With years of playing with other local bands under their belts, the four guys in the ska-flavored rock group Savage Henry decided they were compatible after the singer dumped a beer in guitar player Stuart Miller’s lap on their first night out together.
In the year since, Savage Henry pooled such influences as 311, Dispatch and Tenacious D to craft “All In,” an album triumphantly released before the Aug. 9 screening of “The Goonies” during Film on the Rocks. We caught up to Miller, a private music teacher with the Colorado Drum Institute, to chat about Savage Henry’s guarantee that 98 percent of the people who see them live will have fun.
Q: Who is Henry and what makes him so savage?
A: It’s actually a character from “Fear and Loathing in Las Vegas,” chapter 3, page 19: “My Attorney hunched around to face the hitchhiker. ‘The truth is,’ he said, ‘we’re going to Vegas to croak a scag baron named Savage Henry.”‘
I guess he was a guy Hunter (Thompson) knew in the 1960s, and he wasn’t very pleasant but had a really hot wife. …
When we first got together, our lead singer (Damon Guerrasio) came in with four or five songs. What happened after the band got together is we totally changed the personality of those songs. So that title just seemed to fit our music, even though people always ask why there’s no guy in the band named Henry.
Q: Is the Las Vegas look of your album cover and website also a “Gonzo” tribute, or is the idea that whatever happens at Savage Henry shows, stays at Savage Henry shows?

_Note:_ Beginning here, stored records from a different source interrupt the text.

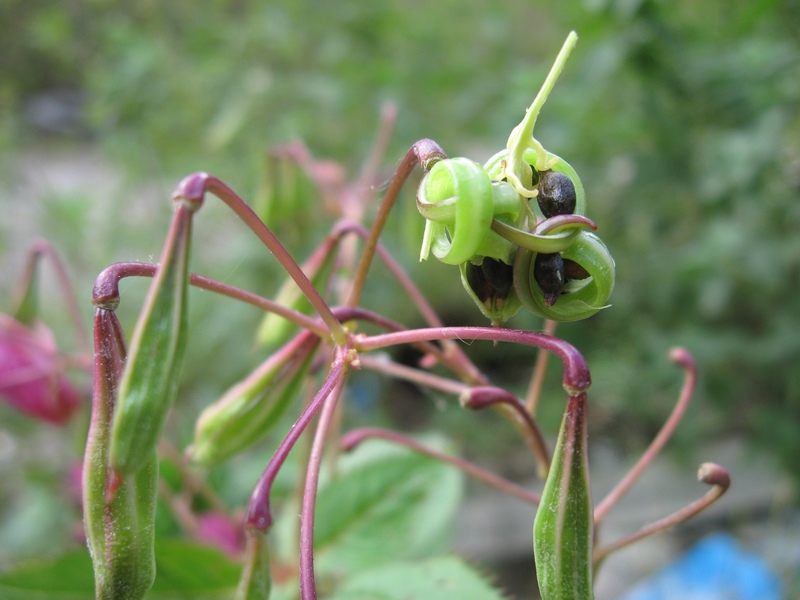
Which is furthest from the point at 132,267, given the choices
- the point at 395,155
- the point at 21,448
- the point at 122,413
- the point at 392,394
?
the point at 392,394

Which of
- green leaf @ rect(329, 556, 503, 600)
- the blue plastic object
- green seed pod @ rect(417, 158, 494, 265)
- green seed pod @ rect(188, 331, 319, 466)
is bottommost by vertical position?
the blue plastic object

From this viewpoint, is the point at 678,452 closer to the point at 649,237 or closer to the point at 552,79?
the point at 649,237

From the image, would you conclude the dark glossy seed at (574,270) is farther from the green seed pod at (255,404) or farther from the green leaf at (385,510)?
the green leaf at (385,510)

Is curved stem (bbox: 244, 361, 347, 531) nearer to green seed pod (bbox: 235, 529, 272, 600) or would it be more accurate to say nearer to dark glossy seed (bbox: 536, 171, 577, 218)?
green seed pod (bbox: 235, 529, 272, 600)

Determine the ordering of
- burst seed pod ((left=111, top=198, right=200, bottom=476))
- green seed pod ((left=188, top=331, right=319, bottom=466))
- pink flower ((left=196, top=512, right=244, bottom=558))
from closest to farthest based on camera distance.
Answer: burst seed pod ((left=111, top=198, right=200, bottom=476)) → green seed pod ((left=188, top=331, right=319, bottom=466)) → pink flower ((left=196, top=512, right=244, bottom=558))

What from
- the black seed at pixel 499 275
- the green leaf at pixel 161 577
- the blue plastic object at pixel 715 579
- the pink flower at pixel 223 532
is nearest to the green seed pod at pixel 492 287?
the black seed at pixel 499 275

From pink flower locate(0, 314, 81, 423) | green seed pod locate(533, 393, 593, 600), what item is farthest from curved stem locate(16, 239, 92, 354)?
green seed pod locate(533, 393, 593, 600)
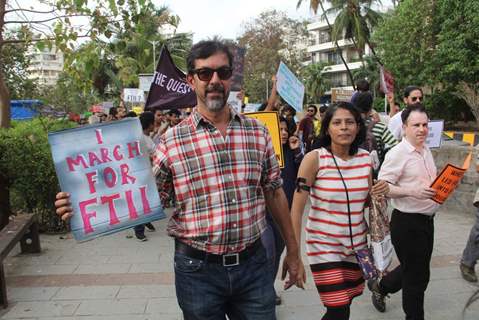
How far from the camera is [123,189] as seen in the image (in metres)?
2.28

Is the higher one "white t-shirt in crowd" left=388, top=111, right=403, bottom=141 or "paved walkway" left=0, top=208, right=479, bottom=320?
"white t-shirt in crowd" left=388, top=111, right=403, bottom=141

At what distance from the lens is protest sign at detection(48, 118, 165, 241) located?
86.9 inches

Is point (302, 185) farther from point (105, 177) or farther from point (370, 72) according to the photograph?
point (370, 72)

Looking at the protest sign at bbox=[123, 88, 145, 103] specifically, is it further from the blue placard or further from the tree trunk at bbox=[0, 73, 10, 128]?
the blue placard

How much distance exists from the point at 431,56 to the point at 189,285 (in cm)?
2743

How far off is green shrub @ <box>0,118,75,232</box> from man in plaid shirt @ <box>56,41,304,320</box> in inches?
167

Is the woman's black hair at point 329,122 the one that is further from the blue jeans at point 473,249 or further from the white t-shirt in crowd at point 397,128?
the white t-shirt in crowd at point 397,128

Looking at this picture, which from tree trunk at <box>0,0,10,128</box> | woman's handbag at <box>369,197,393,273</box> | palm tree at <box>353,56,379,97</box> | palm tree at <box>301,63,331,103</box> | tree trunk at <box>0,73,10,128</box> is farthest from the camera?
palm tree at <box>301,63,331,103</box>

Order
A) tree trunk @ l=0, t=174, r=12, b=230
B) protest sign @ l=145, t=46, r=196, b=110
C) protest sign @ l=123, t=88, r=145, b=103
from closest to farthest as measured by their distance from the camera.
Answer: tree trunk @ l=0, t=174, r=12, b=230, protest sign @ l=145, t=46, r=196, b=110, protest sign @ l=123, t=88, r=145, b=103

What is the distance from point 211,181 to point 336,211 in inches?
41.5

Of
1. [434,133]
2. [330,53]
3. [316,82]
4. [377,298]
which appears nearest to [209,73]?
[377,298]

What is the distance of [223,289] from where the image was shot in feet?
7.27

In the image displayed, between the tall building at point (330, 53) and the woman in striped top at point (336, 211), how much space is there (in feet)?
183

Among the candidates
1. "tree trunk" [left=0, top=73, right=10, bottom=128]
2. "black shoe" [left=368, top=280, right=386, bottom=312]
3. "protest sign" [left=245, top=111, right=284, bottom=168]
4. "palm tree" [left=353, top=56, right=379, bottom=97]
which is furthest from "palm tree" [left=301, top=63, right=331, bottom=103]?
"black shoe" [left=368, top=280, right=386, bottom=312]
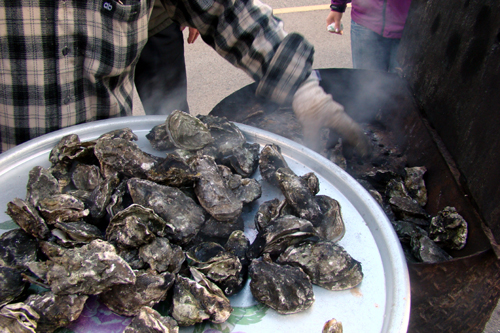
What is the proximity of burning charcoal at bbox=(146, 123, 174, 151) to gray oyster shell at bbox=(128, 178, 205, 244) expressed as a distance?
31cm

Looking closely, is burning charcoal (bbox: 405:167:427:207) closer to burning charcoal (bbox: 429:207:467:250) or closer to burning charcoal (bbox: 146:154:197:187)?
burning charcoal (bbox: 429:207:467:250)

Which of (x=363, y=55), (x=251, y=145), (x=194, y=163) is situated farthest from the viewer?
(x=363, y=55)

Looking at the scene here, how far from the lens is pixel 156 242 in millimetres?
931

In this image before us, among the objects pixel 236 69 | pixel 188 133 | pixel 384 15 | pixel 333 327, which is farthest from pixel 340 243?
pixel 236 69

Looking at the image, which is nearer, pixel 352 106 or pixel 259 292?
pixel 259 292

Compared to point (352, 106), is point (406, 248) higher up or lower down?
lower down

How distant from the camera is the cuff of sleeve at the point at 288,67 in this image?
60.5 inches

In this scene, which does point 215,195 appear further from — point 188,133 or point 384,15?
point 384,15

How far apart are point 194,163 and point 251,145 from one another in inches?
11.4

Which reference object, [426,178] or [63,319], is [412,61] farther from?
[63,319]

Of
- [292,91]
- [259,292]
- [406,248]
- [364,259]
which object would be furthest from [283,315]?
[292,91]

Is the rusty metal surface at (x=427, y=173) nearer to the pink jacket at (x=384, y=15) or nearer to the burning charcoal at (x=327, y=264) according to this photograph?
the burning charcoal at (x=327, y=264)

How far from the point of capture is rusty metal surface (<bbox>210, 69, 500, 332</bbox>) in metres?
1.29

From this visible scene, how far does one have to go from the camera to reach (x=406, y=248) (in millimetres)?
1577
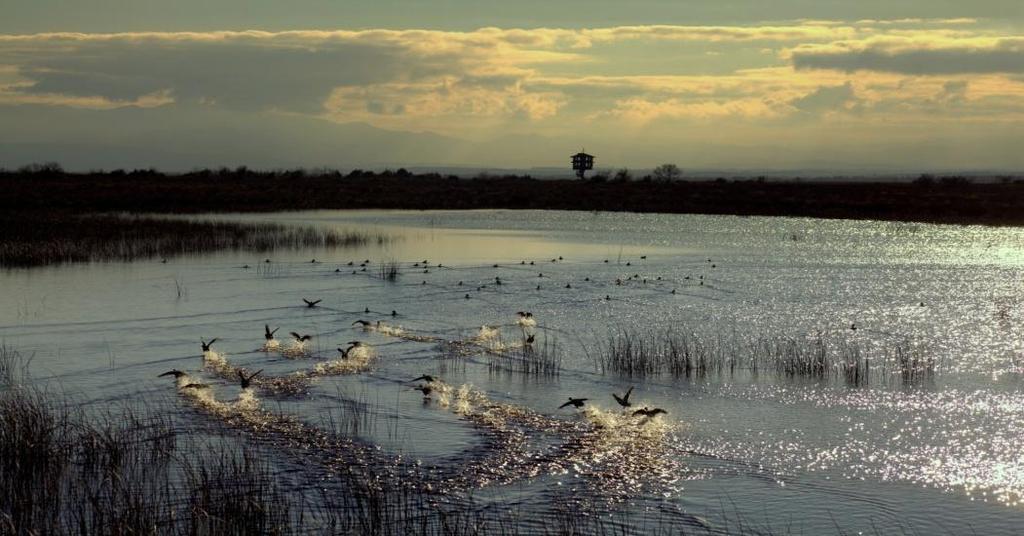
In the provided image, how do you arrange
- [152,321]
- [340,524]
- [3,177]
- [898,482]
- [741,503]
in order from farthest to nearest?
[3,177], [152,321], [898,482], [741,503], [340,524]

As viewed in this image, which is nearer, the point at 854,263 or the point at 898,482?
the point at 898,482

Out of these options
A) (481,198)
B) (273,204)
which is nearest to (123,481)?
(273,204)

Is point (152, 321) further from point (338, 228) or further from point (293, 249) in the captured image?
point (338, 228)

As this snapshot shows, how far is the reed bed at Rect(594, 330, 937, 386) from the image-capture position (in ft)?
54.5

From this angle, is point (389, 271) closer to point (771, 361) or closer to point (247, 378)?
point (247, 378)

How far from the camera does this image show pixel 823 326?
21.5m

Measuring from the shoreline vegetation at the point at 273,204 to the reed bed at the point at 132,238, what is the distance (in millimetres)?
43

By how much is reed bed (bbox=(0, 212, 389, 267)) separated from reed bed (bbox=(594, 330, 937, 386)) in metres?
22.9

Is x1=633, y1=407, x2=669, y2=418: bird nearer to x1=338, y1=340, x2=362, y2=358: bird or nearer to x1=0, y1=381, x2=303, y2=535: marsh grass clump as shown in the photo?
x1=0, y1=381, x2=303, y2=535: marsh grass clump

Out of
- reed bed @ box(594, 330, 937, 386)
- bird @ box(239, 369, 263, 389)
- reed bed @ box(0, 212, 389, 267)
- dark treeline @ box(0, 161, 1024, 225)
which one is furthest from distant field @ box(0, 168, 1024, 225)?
bird @ box(239, 369, 263, 389)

A: It depends on the venue! It’s funny because there are really two sides to Vegas, the family side and the gambling/drugs/ prostitution side. It’s a melting pot of stuff, and so is our music.
The Vegas theme actually came from the title of our record, “All In.” We feel like this might be our last chance to make something happen in music so that’s what we’re doing, we’re throwing it all in the pot. We thought it would be funny to show a guy (on the album cover) with a really bad poker hand putting all his chips in the pot.
Q: Did any of you feel like Bono in “Under a Blood Red Sky” after releasing your CD at Red Rocks Amphitheatre?
A: Well, I play the guitar so maybe a little more like The Edge. We actually did our sound check that day and our drummer (Mike Rice) started playing “Sunday Bloody Sunday.” But just like the sign in the guitar shop in the movie “Wayne’s World” that says “No Stairway to Heaven,” there’s a big sign on the back of my amplifier that says “No Sunday Bloody Sunday Allowed.” By the same right, I’m not allowed to play “Freebird” or “Smoke on the Water.”
It was an incredible show. It was sold out and we had a big group of people dancing down in front of the stage. Driving home that night, I heard someone blasting our CD in their car. That was the high point for me.
Savage Henry plays Southside Johnny’s in Colorado Springs next weekend, the South Park Music Festival on Sept. 8, The Old Dillon Inn in Dillon Sept. 30 and Oct. 1, and Quixote’s in Denver on Oct. 6.